begin
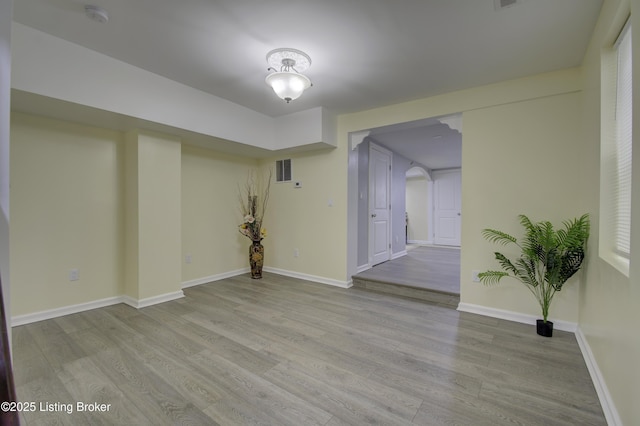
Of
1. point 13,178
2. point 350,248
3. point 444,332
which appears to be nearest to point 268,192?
point 350,248

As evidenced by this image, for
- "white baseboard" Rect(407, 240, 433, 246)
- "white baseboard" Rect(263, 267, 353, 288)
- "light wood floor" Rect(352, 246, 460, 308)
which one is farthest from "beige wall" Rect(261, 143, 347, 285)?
"white baseboard" Rect(407, 240, 433, 246)

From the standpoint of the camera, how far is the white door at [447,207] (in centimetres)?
789

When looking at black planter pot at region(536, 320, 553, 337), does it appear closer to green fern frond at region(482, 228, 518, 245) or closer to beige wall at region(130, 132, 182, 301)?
green fern frond at region(482, 228, 518, 245)

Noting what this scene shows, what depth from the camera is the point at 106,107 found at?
2.54 metres

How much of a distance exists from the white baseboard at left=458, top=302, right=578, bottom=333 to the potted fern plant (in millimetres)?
148

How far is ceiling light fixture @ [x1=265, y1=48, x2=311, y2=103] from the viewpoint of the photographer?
2.30m

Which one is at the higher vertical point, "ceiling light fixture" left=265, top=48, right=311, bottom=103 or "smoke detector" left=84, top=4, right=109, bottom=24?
"smoke detector" left=84, top=4, right=109, bottom=24

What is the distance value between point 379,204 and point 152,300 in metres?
3.88

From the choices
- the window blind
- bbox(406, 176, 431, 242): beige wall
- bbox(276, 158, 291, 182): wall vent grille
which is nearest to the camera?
the window blind

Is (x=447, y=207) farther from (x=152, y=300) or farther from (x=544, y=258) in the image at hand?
(x=152, y=300)

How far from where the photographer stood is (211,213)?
14.0 feet

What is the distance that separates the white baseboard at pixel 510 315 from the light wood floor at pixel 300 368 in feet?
0.35

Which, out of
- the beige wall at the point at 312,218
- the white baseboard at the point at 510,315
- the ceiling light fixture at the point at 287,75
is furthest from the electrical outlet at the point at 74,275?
the white baseboard at the point at 510,315

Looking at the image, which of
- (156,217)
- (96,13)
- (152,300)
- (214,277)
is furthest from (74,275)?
(96,13)
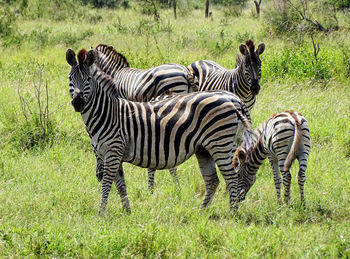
end
● **What to do**
Render every line of the rows above as a numbered list, leaving out the blank lines and the pictures.

● **Answer to the problem**
1. Of
2. 1. point 13,178
3. 2. point 350,248
4. 3. point 444,332
5. which appears to be nearest to point 268,192?
6. point 350,248
7. As evidenced by this image, for
8. - "white baseboard" Rect(407, 240, 433, 246)
9. - "white baseboard" Rect(263, 267, 353, 288)
10. - "light wood floor" Rect(352, 246, 460, 308)
11. which one is farthest from "beige wall" Rect(261, 143, 347, 285)?
12. "white baseboard" Rect(407, 240, 433, 246)
13. From the standpoint of the camera, how far is the white door at [447,207] (in centimetres)?
14. 789
15. When looking at black planter pot at region(536, 320, 553, 337), does it appear closer to green fern frond at region(482, 228, 518, 245) or closer to beige wall at region(130, 132, 182, 301)?
16. green fern frond at region(482, 228, 518, 245)
17. Noting what this scene shows, what depth from the camera is the point at 106,107 found at?
18. 2.54 metres
19. How much of a distance exists from the white baseboard at left=458, top=302, right=578, bottom=333 to the potted fern plant (in millimetres)?
20. 148
21. How far is ceiling light fixture @ [x1=265, y1=48, x2=311, y2=103] from the viewpoint of the photographer?
22. 2.30m
23. Which one is at the higher vertical point, "ceiling light fixture" left=265, top=48, right=311, bottom=103 or "smoke detector" left=84, top=4, right=109, bottom=24?
24. "smoke detector" left=84, top=4, right=109, bottom=24
25. What is the distance value between point 379,204 and point 152,300 in metres?
26. 3.88
27. From the choices
28. - the window blind
29. - bbox(406, 176, 431, 242): beige wall
30. - bbox(276, 158, 291, 182): wall vent grille
31. which is nearest to the camera?
32. the window blind
33. Is (x=447, y=207) farther from (x=152, y=300) or farther from (x=544, y=258) in the image at hand?
34. (x=152, y=300)
35. How far from where the photographer stood is (211,213)?
36. 14.0 feet
37. What is the distance that separates the white baseboard at pixel 510 315 from the light wood floor at pixel 300 368 in feet?
38. 0.35
39. Which, out of
40. - the beige wall at the point at 312,218
41. - the white baseboard at the point at 510,315
42. - the ceiling light fixture at the point at 287,75
43. is furthest from the electrical outlet at the point at 74,275?
44. the white baseboard at the point at 510,315
45. Looking at the image, which of
46. - (156,217)
47. - (96,13)
48. - (152,300)
49. - (214,277)
50. is furthest from (74,275)?
51. (96,13)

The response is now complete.